**Texte extrait:**
%%

Ce que c' est que bien juger ; quels en sont les
moyens, et quels les empêchemens.
La vraie perfection de l' entendement est de bien juger.
Juger, c' est prononcer au dedans de soi sur le vrai
et sur le faux ; et bien juger, c' est y prononcer avec
raison et connoissance.
C' est une partie de bien juger que de douter quand il
faut. Celui qui juge certain ce qui est certain, et
douteux ce qui est douteux, est un bon juge.
Par le bon jugement on se peut exempter de toute
erreur ; car on évite l' erreur non-seulement en
embrassant la vérité quand elle est claire, mais
encore en se retenant quand elle ne l' est pas.
Ainsi la vraie règle de bien juger est de ne juger que
quand on voit clair ; et le moyen de le faire est de
juger après une grande considération.

%%

Poursuivez le texte consacré au bon jugement en reprenant juste après sa dernière phrase.

**Données recueillies:**

%%

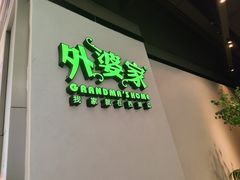 -外婆家(西溪印象城店)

%%

**Résultat obtenu:**
Considérer une chose, c' est arrêter son esprit à la
regarder en elle-même ; en peser toutes les raisons,
toutes les difficultés et tous les inconvéniens.
C' est ce qui s' appelle attention ; c' est elle
qui rend les hommes graves, sérieux, prudens, capables
des grandes affaires et des hautes spéculations.
être attentif à un objet, c' est l' envisager de tous
côtés ; et celui qui ne le regarde que du côté qui le
flatte, quelque long que soit le temps qu' il emploie
à le considérer, n' est pas vraiment attentif.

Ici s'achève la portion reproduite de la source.